Try it: Reproduce every line of the listing below with "Novel" changed to "Book", leaving all other text unchanged. Omit the pictures from your response.

Material provided:
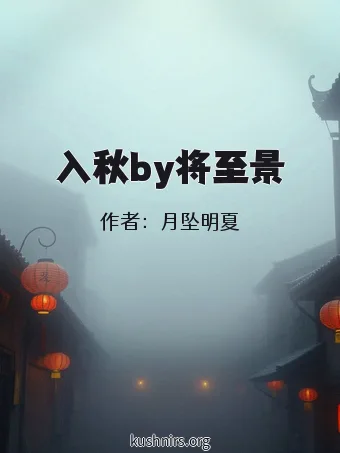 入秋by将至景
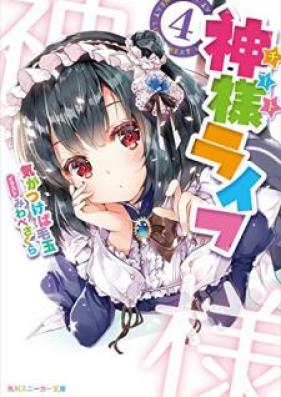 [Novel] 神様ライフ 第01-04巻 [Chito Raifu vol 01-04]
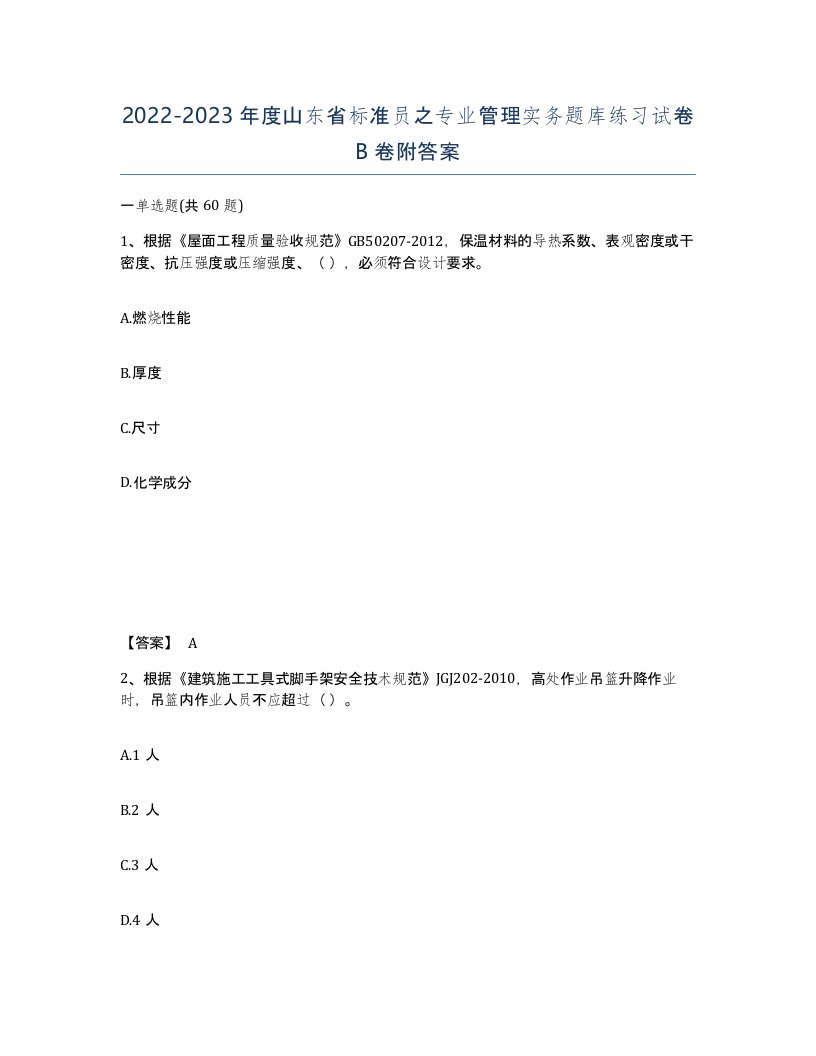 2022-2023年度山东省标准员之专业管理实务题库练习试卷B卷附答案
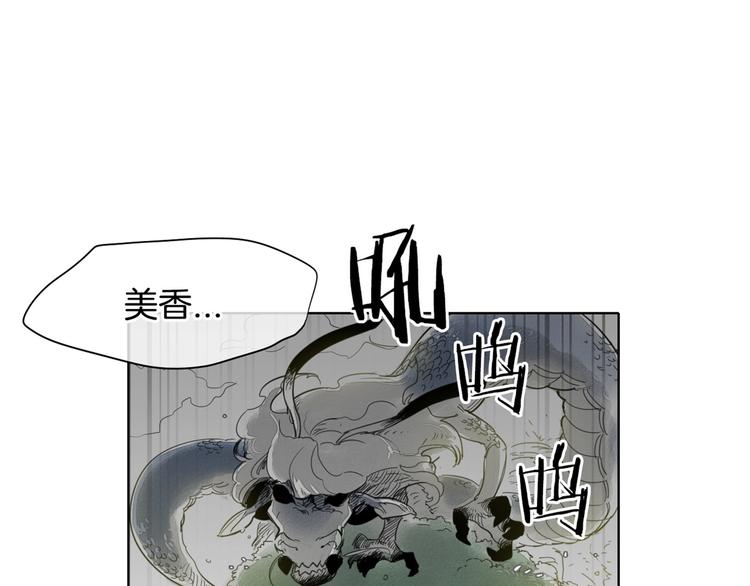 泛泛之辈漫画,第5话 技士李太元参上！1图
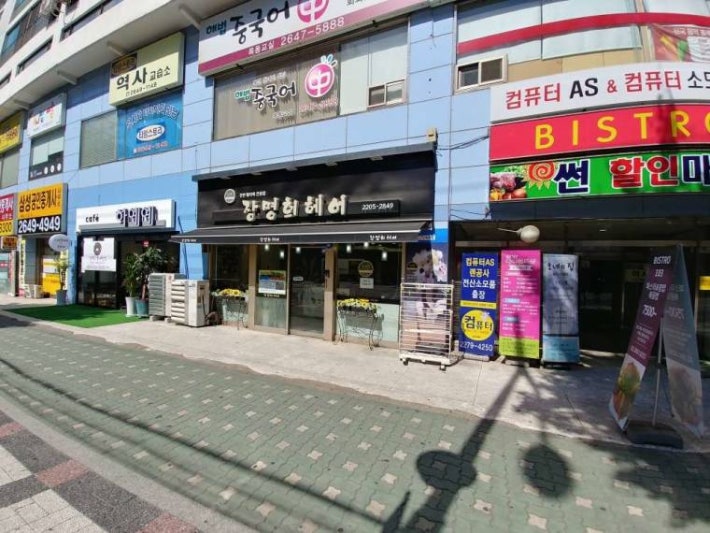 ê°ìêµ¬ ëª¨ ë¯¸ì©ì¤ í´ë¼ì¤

Response for this exercise:
 入秋by将至景
 [Book] 神様ライフ 第01-04巻 [Chito Raifu vol 01-04]
 2022-2023年度山东省标准员之专业管理实务题库练习试卷B卷附答案
 泛泛之辈漫画,第5话 技士李太元参上！1图
 ê°ìêµ¬ ëª¨ ë¯¸ì©ì¤ í´ë¼ì¤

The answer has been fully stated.